Writing exams on her deathbed

FAMILY GRIEF: Joyce and Maphike Matima, the parents of Peggy Matima, 16, during a interiew  with Sowetan at their home Atteridgeville, Pretoria. Pic. Antonio Muchave. 23/12/2007. © Sowetan.
FAMILY GRIEF: Joyce and Maphike Matima, the parents of Peggy Matima, 16, during a interiew with Sowetan at their home Atteridgeville, Pretoria. Pic. Antonio Muchave. 23/12/2007. © Sowetan.

Getrude Makhafola

Getrude Makhafola

Peggy Matima carried on writing her matric examinations though she was at death's door.

Too weak to sit straight without being propped up by pillows, she soldiered on enthusiastically, determined to make her mark.

Peggy, an award-winning matric candidate, died last month from a kidney illness.

So determined was she to excel at matric that she would wake up and study though she was bedridden with a painful illness.

Because of her deteriorating condition, "we stopped her from attending classes and decided to give her tuition at home", says her class teacher Ernest Ntuli.

"We also received a concession for her to write her exam in the school's boardroom, where she was supported with pillows because she was so weak."

Ntuli says the Gauteng education department even allowed Peggy to write examinations in hospital when she was at death's door.

"After the containers of exam papers were opened at the examination centre, I had to drive fast to the hospital to give her her paper and she would start writing.
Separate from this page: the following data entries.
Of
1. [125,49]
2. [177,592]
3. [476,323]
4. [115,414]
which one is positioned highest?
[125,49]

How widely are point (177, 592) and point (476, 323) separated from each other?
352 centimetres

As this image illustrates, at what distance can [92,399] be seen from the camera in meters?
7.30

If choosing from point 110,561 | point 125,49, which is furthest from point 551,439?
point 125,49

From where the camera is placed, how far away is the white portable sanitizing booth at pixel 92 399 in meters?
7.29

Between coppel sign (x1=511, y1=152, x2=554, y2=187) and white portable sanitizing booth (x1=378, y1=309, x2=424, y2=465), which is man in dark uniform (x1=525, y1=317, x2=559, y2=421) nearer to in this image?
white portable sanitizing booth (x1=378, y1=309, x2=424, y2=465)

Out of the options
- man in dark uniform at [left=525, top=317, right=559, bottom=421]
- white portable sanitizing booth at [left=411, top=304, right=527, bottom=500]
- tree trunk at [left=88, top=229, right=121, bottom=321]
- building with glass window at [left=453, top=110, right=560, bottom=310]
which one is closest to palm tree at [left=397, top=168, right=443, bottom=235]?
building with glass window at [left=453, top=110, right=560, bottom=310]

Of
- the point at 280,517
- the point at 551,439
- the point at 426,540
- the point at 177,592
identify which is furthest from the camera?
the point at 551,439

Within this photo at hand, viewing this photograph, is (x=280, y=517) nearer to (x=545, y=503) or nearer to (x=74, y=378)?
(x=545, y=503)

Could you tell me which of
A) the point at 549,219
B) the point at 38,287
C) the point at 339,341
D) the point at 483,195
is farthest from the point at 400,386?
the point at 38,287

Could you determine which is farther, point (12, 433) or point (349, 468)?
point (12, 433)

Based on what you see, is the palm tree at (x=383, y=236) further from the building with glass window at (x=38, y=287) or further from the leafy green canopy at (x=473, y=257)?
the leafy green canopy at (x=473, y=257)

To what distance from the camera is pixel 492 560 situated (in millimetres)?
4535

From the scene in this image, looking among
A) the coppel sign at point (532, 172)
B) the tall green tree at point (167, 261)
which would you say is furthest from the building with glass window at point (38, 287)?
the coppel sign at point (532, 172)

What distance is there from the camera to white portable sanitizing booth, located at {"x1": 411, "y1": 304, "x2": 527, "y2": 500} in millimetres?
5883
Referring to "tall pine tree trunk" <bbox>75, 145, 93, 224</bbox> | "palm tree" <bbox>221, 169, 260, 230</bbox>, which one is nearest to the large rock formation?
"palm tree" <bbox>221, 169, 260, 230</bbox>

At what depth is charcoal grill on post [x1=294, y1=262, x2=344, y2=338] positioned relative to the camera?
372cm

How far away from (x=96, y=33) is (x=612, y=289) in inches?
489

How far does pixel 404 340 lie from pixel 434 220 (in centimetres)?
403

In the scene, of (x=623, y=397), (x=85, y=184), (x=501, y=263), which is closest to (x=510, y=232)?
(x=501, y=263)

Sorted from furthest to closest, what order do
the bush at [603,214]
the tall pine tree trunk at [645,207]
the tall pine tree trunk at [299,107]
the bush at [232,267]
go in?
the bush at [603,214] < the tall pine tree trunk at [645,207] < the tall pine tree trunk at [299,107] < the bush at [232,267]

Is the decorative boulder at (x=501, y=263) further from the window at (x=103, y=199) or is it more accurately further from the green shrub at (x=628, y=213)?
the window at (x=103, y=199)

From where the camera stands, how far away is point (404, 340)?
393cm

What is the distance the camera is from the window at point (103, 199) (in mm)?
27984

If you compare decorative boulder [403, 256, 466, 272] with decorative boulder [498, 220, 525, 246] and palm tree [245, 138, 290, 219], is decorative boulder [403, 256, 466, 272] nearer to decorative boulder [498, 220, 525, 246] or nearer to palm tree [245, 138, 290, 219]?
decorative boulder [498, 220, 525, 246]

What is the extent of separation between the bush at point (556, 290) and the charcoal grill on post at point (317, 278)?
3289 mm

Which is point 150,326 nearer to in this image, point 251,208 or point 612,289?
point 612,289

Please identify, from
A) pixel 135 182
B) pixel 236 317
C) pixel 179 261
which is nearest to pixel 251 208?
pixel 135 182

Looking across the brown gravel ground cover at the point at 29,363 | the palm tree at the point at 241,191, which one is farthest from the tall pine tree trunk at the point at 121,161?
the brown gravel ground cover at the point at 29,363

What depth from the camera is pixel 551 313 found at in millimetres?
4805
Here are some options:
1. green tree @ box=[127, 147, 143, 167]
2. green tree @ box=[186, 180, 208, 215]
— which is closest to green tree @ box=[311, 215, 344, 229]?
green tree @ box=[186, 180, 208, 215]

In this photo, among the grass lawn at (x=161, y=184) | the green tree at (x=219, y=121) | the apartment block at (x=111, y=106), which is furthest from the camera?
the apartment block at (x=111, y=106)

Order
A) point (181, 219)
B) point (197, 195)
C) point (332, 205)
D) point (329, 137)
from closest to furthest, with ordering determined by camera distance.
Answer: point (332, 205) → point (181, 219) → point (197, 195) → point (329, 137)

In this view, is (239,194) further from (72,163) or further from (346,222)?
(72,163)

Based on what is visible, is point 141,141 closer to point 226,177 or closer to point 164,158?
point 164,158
She was always confident she would complete the examination and pass with flying colours.

"I will put my head on a block to predict that she would have passed her matric with an exemption," says Ntuli.

The family home in Atteridgeville, Pretoria, is adorned with pictures of Peggy in her school uniform. She was a pupil at the nearby Holy Trinity High School and had planned to study dentistry next year.

One picture shows her in a stunning blue dress, looking like a bride.

"That picture was taken on the evening of her matric dance. She looked more beautiful than ever that night," said her mother Joyce Matima, fighting back the tears welling in her eyes.

"We have not come to terms with Peggy's death," her mother said, barely containing her anguish. "I am not in the mood for the festive cheer. I miss my daughter terribly."

Matima sobs uncontrollably every time she sees a copy of her daughter's favourite magazine at the local supermarket stand.

"She was so intelligent and she loved reading. She would not pass a book without picking it up and reading it," said the 16-year-old Peggy's mother.

Always the youngest in her class, Peggy shone so brightly at school that her teachers bumped her up to the next grade midway through the year.

"Sometimes we feared that her teachers were setting her up for failure, but she proved us wrong and excelled," said her mother.

Her school awarded her two academic prizes last year, for Sepedi and accounting.

Her father walks in as we page through Peggy's school records.

"We were surprised when she told us she was going to write matric as ill as she was," he says.

Maphike Matima took time off work to drive his dying daughter to her final examinations. She was so frail and sickly that the Education Department granted her an extra 15 minutes to settle in to write her papers.

"The teachers were very helpful in trying to make my daughter comfortable while writing the examinations. We thank them for their dedication," said Joyce.

Peggy suffered from Berger's disease, an excruciating condition that leads to kidney failure.

She died at Louis Pasteur Hospital on November 5, the day she was due to write the second paper in physical science and before she could write her biology papers.

"She told us she expected at least three distinctions," said her weeping mother.

Peggy was more than the class brainbox, but also a caring friend.

Lebogang Moabi, a friend since primary school, said Peggy ignored the pain and discomfort of the illness to help her with her studies.

"I am Tsonga and could not grasp Sepedi quickly. She helped me understand and learn Sepedi. I am good at it today because of her," said Moabi.

Her friend got along with everyone and teachers were fond of her because of her dedication.